Every experience can teach you something.
No matter how much you know about dating, relationships, or yourself, it’s not easy to avoid the wrong relationship. Maybe the relationship isn’t “wrong”, maybe it just doesn’t last, which can make you feel like you’ve wasted your time. I think any experience that helps you grow as a person is worthwhile. Unfortunately, it’s impossible to know if a relationship will last, and for how hong.
In this article I want to identify a certain type of relationship with someone who purposely wastes your time.
How do you find the one? How do you know when you find them?
It might not be realistic to only date people who will prove to be permanent partners but you can avoid those who never want to be your partner at all. There are people that you should avoid who never intend on having a relationship with you. People who’s sole intention is to make you think that they want what you want.
These are predators in my opinion who don’t give you enough information to make a decision on whether to date them or not.
Or worst, they make you think that they want what you want and lead you on for so long it becomes more and more difficult to walk away. I call these particular type of person the timewaster.
So what is a timewaster?
They are the most detrimental element to those who want to be happy but happen to be single.
Timewasters are an obstruction to your happiness and dating progress. The worst thing you can do, when you’re single, is let someone else waste your time.
Especially someone who has already come to the conclusion of what the courtship will be but decides not to let you in on the secret.
Time wasters do nothing more than waste the valuable time you could be placing into a positive, progressing, potential relationship with someone else. They have the allure of what maybe a high ROI but at the end of the day it’s like waiting in line for the Ipad 2 only to discover, it’s sold out.
So much time and energy invested for nothing. So how can you tell if you are involved with a timewaster?
To my surprise many singles realize when they are on the brink of wasting their time with someone. There is an uneasy feeling that the relationship isn’t “going anywhere”. I can’t describe it but I’ve never met anyone, in a dead-end relationship, who hasn’t felt it at some point or another.
What really matters is not that you avoid timewasters instantly (because how can you possibly know their disguises) the goal is to get out of the courtship the moment you realize you have nothing more to gain. Outside of being downright miserable, here are a few additional signs your time is being wasted.
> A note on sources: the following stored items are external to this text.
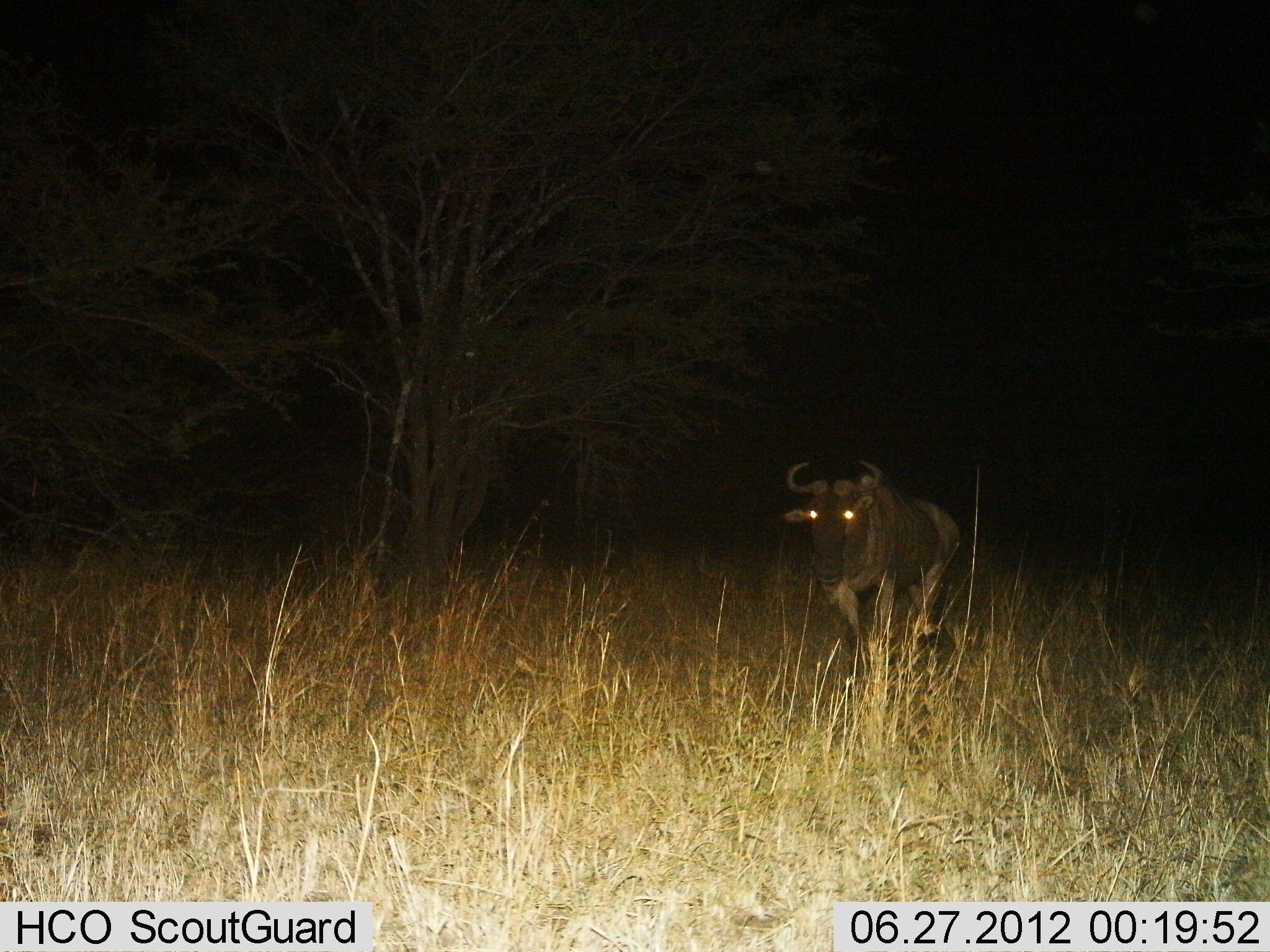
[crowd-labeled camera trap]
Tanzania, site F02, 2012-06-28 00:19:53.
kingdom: Animalia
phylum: Chordata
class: Mammalia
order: Artiodactyla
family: Bovidae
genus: Connochaetes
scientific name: Connochaetes taurinus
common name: blue wildebeest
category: wildebeest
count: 1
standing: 60%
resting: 0%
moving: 40%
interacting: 0%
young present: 0%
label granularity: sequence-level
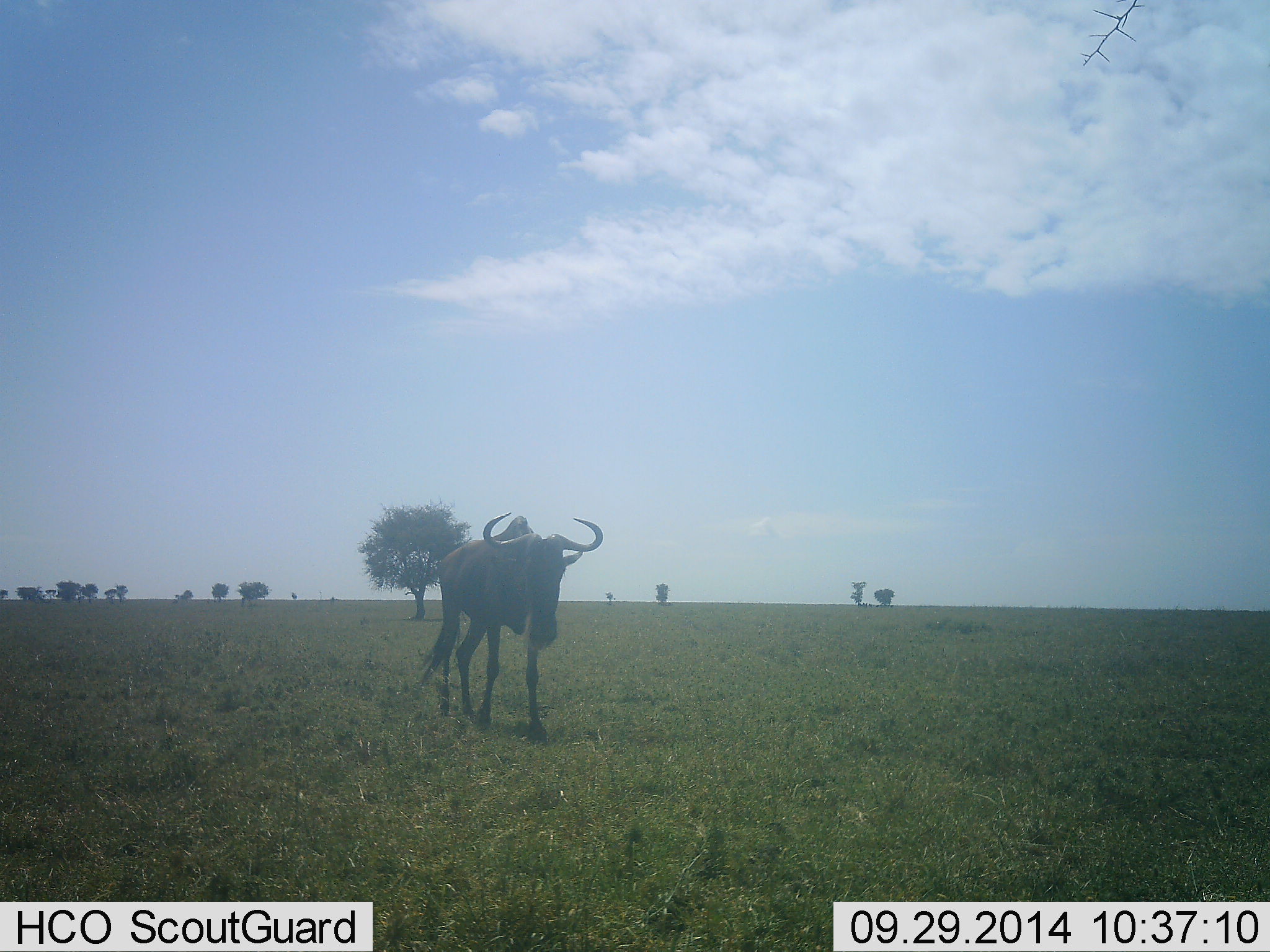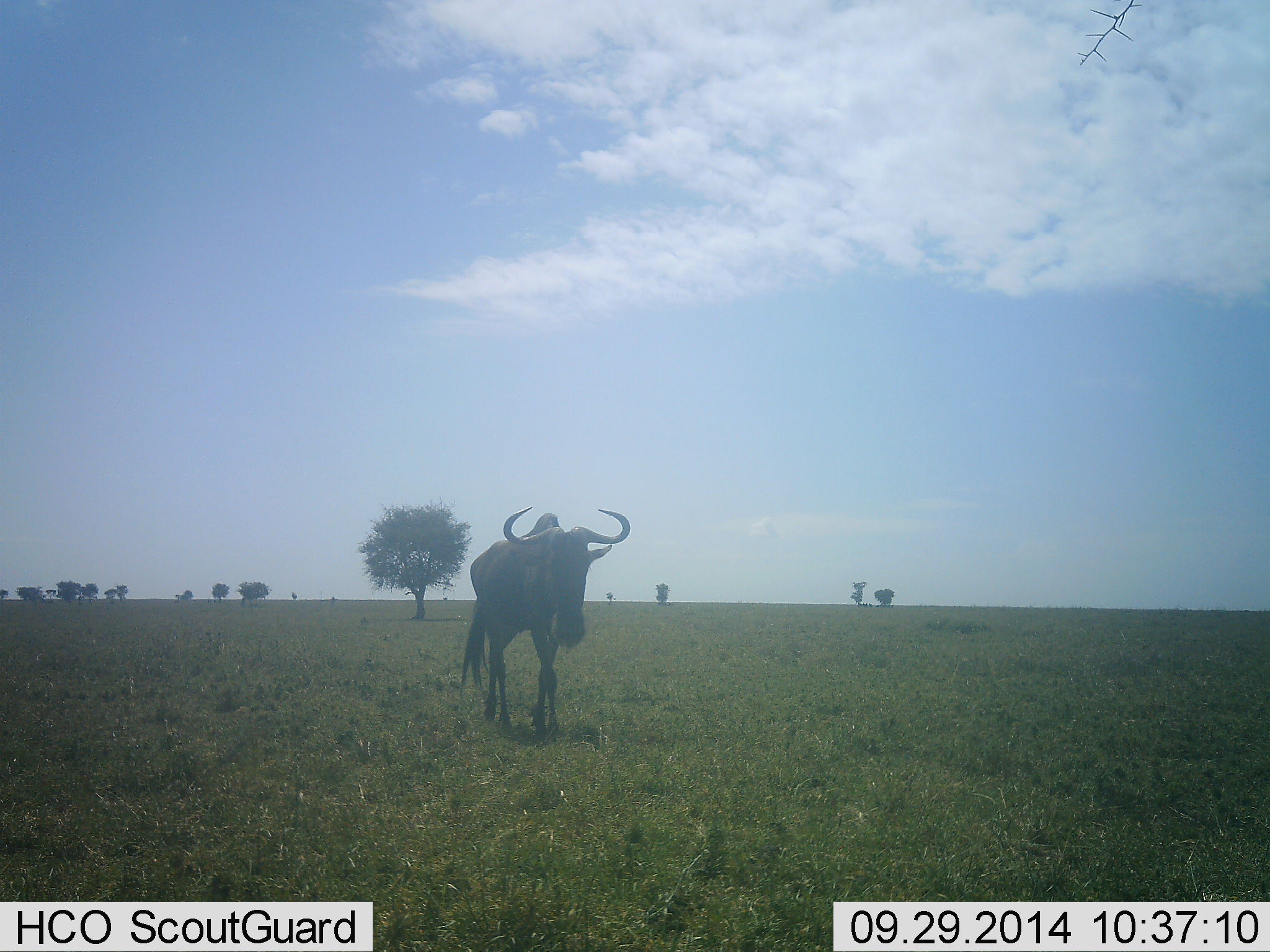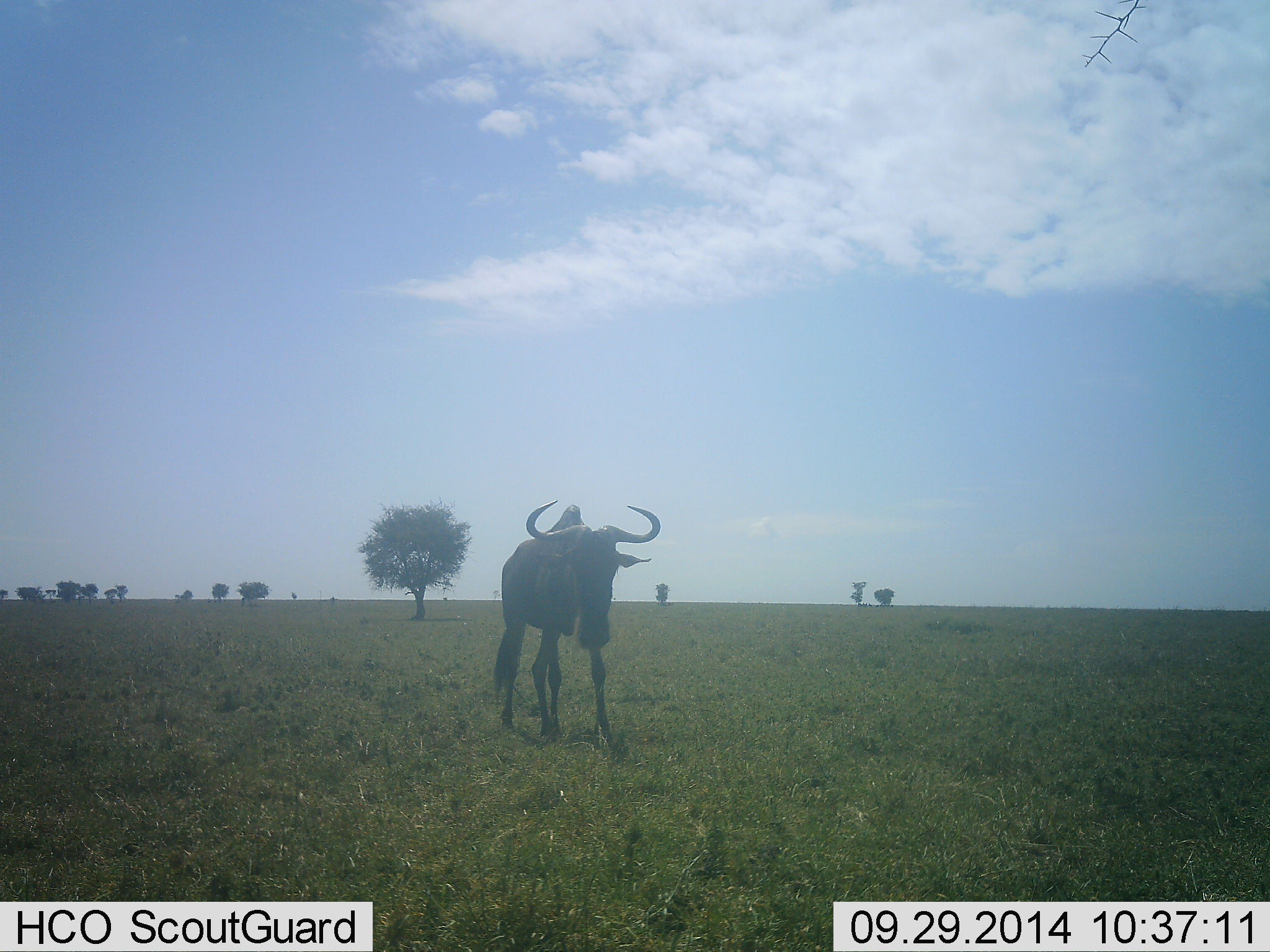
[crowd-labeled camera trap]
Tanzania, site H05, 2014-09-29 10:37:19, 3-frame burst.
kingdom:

You’re in no better a place today than you were when you started the courtship.
In the time I’ve been single, about 3 years, I’ve managed to secure a fairly decent job, start and manage my own website and propel what was once a little blog into a business venture.
I’ve lost weight and gained insight on many aspects of life. Overall, I’m better today than I was yesterday. How many of you can say that being with the person you’re currently dating.
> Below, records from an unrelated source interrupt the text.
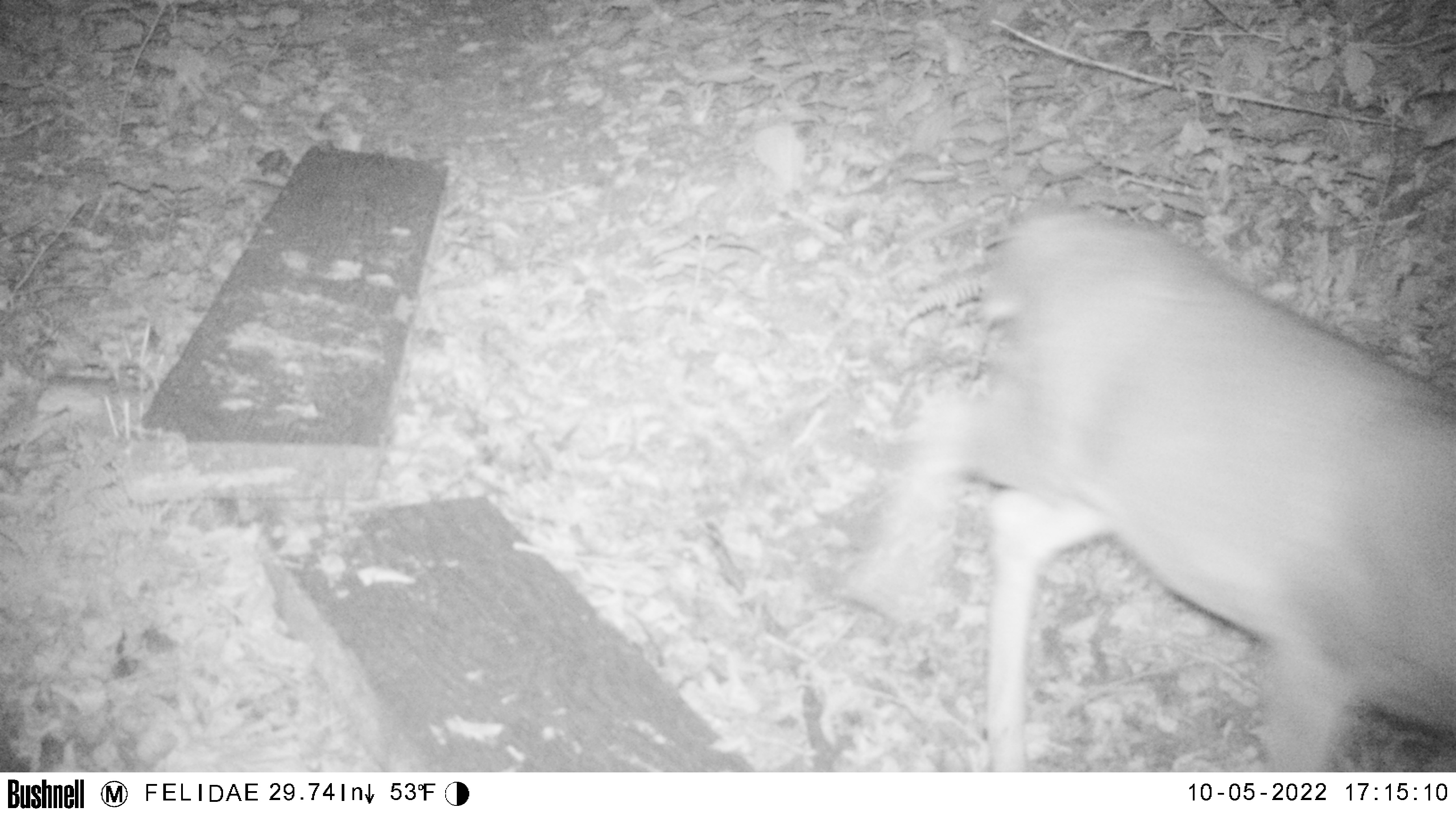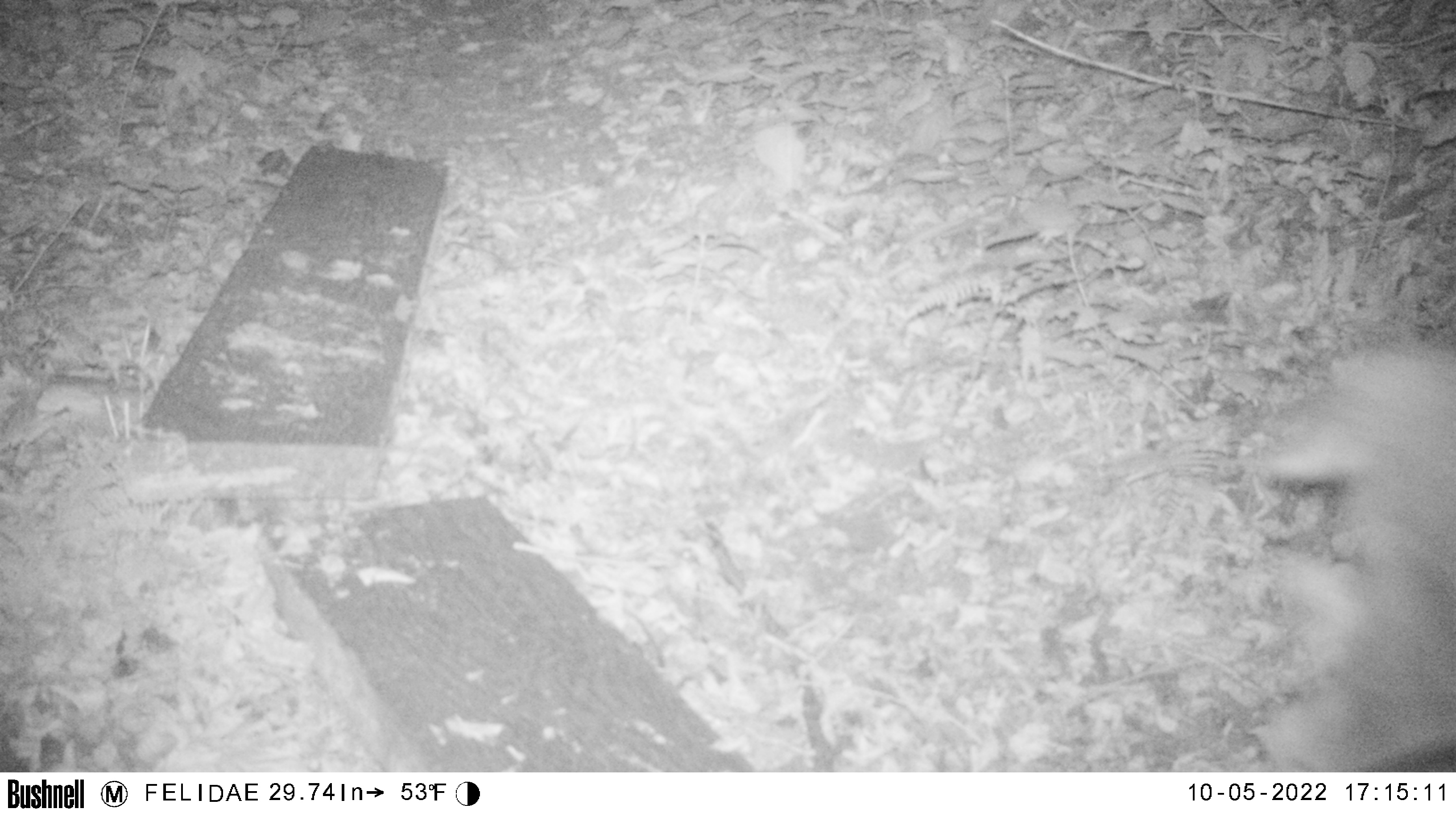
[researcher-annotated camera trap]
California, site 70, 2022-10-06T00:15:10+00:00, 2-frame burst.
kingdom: Animalia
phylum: Chordata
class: Mammalia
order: Artiodactyla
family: Cervidae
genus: Odocoileus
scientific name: Odocoileus hemionus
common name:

What have you done in the time since you’ve met to now? What have they done? Has life as you know it gone from bad to worse, good to bad or stayed the same?
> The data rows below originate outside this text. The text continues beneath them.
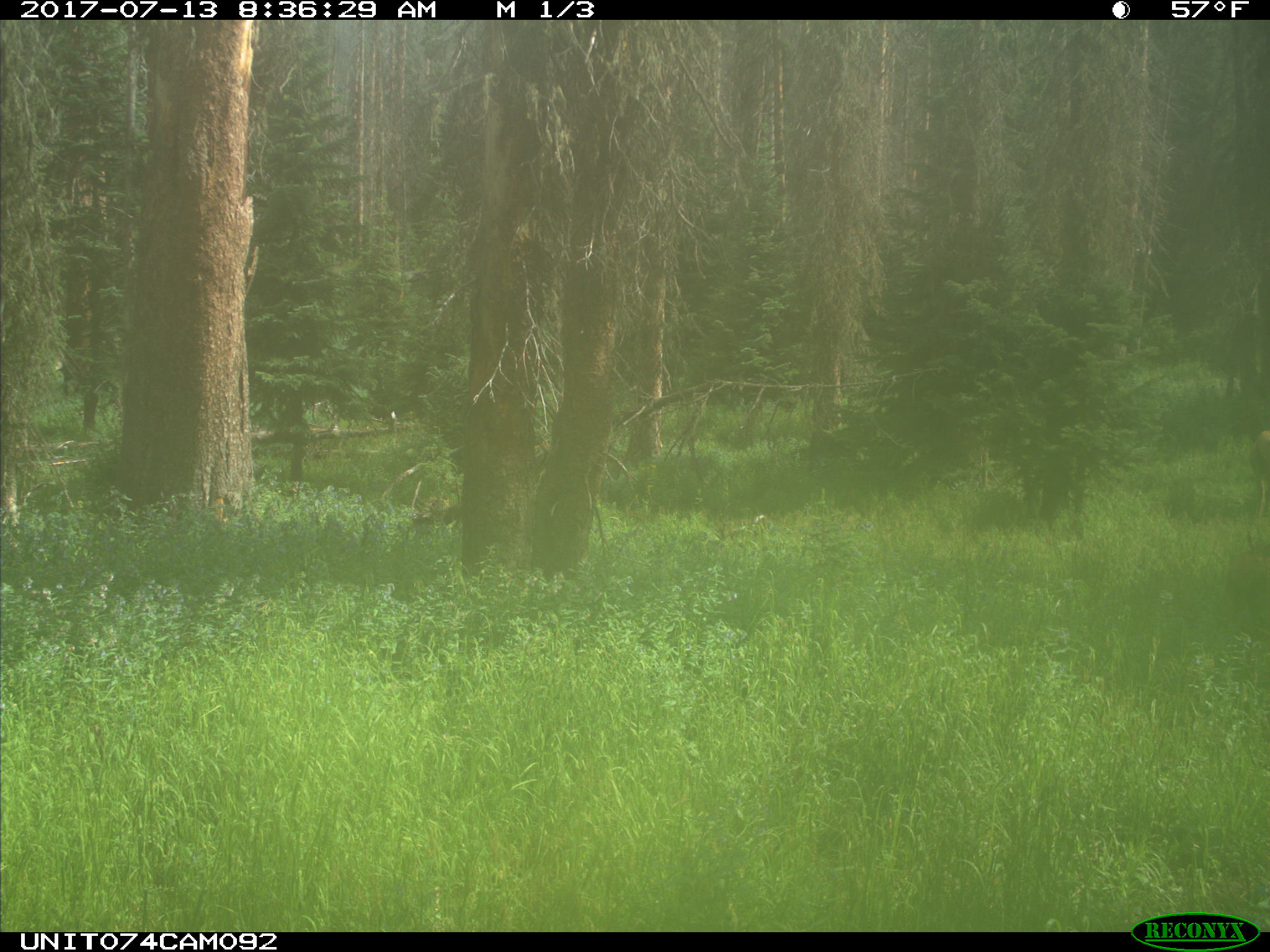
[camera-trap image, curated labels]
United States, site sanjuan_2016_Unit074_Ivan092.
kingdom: Animalia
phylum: Chordata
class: Mammalia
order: Artiodactyla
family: Cervidae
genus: Cervus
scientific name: Cervus elaphus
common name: red deer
Timewasters mean you absolutely no good.
Not to say that they are bad people but they are selfish people only interested in their enjoyment and their needs. They require excuses just to be chalked up to decent human beings. There behavior sucks, but you keep remixing it into something acceptable because you don’t want to admit to yourself that you’re with a time waster.
These type of no good timewasters always require your defense.
They engage in behavior that always needs an explanation. Whoever you date, ask yourself, “Is this the best I can do?” and answer honestly. Who you want will never find you if your occupied with a timewaster.
It should be a no-brainer but you’d be surprised how many singles chase after people who clearly don’t want them.
When you pursue someone who isn’t interested in you they think,“Why is this person wasting their time?” Not only is the pursuit a waste but the actually dating is more of a waste because they don’t like you and they already know it. Even if your attempts are successful and you manage to get this person to go out with you it’s likely that they don’t respect you and does it feel good?
There is a saying, “You can do bad all by yourself,” meaning you don’t need a partner in failure. If you are going nowhere, unhappy and desperate another person will not be the cure. In fact, misery loves company but as soon as one person is no longer miserable they leave.
When you are happy, fulfilled and excited about life you’ll realize being alone and happy is better than being together and miserable. I hope this was helpful.